Costello Shea & Gaffney, LLP, New York, N.Y. (William A. Goldstein pro se of counsel), appellant pro se and for appellants Frederick N. Gaffney, Steven E. Garry, Paul E. Blutman, Alan T. Blutman, Margaret Sullivan O'Connell, David N. Zane, Michael J. Morris, and Patrick G. Reidy. Silverman Sclar Shin & Byrne PLLC, New York, N.Y. (Vincent Chirico and Thomas H. Herndon, Jr., of counsel), for respondents.
In an action, inter alia, for an accounting, the defendants appeal (1) from an order of the Supreme Court, Nassau County (Warshawsky, J.), entered October 26, 2010, which denied their motion for summary judgment dismissing the complaint and granted the plaintiffs' cross motion for summary judgment on the first cause of action, (2), as limited by their brief, from so much of an order of the same court entered April 27, 2011, as denied that branch of their motion which was for leave to reargue their motion for summary judgment dismissing the complaint and their opposition to the plaintiffs' cross motion for summary judgment on the first cause of action, and (3) from a judgment of the same court entered August 1, 2011, which, upon the orders, is in favor of the plaintiffs and against them in the principal sum of $104,221.
*877 ORDERED that the appeals from the orders are dismissed; and it is further,
ORDERED that the judgment is affirmed; and it is further,
ORDERED that one bill of costs is awarded to the plaintiffs.
The appeal from the intermediate order entered October 26, 2010, must be dismissed because the right of direct appeal therefrom terminated with the entry of judgment in the action ( see Matter of Aho, 39 N.Y.2d 241, 248, 383 N.Y.S.2d 285, 347 N.E.2d 647). The issues raised on the appeal from the order entered October 26, 2010, are brought up for review and have been considered on the appeal from the judgment ( see CPLR 5501[a][1] ). The appeal from the order entered April 27, 2011, must be dismissed, as no appeal lies from an order denying reargument.

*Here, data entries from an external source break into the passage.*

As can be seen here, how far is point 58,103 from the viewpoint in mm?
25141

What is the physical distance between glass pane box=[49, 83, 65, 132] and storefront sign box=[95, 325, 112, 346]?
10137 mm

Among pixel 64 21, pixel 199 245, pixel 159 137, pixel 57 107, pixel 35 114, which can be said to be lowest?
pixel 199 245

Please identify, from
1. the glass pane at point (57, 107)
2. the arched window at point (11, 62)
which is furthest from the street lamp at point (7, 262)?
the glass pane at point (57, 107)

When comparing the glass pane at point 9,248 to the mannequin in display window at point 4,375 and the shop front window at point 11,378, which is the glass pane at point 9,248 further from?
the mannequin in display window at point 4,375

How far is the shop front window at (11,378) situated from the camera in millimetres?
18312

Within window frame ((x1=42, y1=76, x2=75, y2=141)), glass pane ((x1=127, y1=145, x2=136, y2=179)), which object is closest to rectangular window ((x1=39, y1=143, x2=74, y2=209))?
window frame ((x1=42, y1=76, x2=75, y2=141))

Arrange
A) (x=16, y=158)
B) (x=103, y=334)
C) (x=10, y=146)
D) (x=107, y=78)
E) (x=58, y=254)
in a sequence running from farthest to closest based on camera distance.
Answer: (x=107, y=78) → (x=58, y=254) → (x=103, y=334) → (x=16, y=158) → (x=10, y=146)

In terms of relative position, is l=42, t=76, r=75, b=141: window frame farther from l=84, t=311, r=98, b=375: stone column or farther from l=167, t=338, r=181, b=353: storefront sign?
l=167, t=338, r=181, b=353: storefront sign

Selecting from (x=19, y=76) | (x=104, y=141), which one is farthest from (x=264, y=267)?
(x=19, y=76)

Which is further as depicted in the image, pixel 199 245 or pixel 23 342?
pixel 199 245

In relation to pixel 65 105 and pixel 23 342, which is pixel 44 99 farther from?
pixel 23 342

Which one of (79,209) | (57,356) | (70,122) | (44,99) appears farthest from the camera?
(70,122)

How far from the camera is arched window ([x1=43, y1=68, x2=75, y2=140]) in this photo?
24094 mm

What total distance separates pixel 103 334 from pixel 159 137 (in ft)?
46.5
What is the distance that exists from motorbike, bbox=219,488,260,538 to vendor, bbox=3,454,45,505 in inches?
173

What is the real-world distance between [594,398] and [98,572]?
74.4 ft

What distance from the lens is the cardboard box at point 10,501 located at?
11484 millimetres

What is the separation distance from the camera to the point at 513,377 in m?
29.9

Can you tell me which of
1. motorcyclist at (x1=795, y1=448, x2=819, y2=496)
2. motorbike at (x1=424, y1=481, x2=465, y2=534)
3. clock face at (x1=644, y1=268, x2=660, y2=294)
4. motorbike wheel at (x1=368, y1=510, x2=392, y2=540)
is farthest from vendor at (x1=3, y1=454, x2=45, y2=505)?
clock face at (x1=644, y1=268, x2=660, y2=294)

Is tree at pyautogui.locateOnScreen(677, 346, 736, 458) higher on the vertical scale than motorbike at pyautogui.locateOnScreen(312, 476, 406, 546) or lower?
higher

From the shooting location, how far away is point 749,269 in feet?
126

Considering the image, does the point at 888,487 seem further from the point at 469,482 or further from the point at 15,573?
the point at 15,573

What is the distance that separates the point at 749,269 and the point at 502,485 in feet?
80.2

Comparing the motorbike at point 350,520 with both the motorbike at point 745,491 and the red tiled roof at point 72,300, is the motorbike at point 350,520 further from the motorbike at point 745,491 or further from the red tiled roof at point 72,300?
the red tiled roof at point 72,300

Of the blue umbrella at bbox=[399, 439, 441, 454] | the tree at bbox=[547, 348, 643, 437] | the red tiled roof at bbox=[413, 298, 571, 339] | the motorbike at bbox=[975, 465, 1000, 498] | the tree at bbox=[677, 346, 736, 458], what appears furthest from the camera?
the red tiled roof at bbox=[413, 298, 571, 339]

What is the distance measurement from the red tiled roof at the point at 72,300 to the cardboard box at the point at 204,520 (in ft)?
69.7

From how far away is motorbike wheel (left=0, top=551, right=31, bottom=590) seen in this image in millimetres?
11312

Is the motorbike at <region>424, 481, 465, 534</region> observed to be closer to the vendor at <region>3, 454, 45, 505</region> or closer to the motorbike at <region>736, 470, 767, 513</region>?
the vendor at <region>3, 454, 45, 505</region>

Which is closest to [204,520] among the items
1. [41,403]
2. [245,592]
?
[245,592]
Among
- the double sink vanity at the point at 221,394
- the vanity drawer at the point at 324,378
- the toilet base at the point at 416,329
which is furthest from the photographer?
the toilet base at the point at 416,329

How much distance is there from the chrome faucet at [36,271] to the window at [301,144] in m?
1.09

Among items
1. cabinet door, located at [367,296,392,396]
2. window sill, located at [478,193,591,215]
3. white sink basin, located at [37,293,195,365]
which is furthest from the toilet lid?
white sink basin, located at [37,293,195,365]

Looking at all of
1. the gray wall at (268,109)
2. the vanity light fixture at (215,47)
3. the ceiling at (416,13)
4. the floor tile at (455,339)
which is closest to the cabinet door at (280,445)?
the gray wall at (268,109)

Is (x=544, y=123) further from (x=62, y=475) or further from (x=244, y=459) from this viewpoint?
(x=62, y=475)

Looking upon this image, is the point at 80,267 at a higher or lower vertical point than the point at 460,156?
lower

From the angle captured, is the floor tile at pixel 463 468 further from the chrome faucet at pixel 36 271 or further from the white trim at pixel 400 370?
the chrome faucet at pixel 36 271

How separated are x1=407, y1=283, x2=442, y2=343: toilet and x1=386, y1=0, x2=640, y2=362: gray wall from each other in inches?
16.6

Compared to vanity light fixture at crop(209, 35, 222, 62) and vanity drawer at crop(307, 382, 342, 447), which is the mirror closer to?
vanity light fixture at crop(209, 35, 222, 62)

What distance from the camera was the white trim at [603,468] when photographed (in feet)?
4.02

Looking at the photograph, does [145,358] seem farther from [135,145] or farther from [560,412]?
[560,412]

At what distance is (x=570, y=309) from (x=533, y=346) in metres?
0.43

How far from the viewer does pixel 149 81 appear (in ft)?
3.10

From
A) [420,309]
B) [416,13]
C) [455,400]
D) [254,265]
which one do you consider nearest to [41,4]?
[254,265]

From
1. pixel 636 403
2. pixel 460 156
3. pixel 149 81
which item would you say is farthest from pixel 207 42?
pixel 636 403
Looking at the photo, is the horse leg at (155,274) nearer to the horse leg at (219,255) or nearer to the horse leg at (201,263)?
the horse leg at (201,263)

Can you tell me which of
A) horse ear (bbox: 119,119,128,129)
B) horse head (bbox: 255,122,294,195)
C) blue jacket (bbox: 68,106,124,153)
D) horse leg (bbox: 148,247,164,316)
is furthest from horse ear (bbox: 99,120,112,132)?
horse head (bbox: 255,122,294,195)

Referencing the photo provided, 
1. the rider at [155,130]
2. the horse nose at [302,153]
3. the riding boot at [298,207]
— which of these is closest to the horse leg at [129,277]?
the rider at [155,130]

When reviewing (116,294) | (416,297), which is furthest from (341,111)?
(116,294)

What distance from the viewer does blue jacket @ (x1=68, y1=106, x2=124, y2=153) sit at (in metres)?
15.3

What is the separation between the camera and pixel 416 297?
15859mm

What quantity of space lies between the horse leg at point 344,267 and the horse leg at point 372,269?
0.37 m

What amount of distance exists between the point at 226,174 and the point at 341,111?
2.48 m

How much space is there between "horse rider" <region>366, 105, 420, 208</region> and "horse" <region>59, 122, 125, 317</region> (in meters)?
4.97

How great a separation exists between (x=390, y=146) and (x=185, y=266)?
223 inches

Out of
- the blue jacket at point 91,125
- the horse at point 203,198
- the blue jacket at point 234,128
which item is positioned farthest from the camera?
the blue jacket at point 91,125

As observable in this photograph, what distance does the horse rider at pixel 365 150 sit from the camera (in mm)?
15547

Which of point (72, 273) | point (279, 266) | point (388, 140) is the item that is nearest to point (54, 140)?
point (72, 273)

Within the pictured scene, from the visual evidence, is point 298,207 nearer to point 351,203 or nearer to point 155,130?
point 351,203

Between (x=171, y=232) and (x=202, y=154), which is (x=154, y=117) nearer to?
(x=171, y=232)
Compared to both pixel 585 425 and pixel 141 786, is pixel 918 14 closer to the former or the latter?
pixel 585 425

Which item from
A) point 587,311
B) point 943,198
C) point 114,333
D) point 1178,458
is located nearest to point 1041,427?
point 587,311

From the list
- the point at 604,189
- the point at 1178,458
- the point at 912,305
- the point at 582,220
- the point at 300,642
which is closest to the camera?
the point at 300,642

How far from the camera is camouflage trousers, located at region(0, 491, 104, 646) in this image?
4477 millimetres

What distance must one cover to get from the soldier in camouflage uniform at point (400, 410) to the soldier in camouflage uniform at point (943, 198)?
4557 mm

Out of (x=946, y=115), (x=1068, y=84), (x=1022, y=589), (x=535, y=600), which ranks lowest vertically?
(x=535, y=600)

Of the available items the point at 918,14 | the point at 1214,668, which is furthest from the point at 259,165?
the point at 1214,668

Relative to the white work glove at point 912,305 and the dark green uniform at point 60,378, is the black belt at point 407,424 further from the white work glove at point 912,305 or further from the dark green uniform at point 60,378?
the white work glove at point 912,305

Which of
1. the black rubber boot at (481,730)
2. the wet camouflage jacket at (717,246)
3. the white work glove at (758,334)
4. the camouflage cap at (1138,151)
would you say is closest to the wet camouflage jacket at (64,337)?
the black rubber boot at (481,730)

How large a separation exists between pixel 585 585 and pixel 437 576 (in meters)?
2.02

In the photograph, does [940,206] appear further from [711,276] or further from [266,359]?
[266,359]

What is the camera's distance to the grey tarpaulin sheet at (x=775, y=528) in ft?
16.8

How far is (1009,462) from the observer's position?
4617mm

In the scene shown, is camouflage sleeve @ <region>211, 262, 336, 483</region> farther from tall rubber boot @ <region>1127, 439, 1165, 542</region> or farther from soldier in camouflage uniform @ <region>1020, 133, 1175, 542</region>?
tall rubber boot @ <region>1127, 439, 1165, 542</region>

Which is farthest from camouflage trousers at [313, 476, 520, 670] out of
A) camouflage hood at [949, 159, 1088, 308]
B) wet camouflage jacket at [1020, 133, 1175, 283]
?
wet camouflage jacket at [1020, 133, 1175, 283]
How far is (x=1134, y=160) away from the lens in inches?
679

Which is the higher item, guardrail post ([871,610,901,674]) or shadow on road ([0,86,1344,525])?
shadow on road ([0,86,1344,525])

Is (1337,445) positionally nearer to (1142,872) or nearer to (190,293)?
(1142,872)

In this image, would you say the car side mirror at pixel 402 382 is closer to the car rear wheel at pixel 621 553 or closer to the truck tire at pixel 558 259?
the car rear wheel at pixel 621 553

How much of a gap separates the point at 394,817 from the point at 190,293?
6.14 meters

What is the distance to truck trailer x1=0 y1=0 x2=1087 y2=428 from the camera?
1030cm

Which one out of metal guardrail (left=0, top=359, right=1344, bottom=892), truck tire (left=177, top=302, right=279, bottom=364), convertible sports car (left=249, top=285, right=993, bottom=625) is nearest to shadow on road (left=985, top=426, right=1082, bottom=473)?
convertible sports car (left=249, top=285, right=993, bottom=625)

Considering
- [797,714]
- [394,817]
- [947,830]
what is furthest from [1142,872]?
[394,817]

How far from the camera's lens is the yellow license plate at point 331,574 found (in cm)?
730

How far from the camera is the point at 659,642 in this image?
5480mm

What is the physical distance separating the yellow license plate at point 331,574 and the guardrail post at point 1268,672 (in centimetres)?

The Supreme Court properly denied the defendants' motion for summary judgment dismissing the complaint, and properly granted the plaintiffs' cross motion for summary judgment on the first cause of action ( see generally Alvarez v. Prospect Hosp., 68 N.Y.2d 320, 508 N.Y.S.2d 923, 501 N.E.2d 572; Zuckerman v. City of New York, 49 N.Y.2d 557, 427 N.Y.S.2d 595, 404 N.E.2d 718).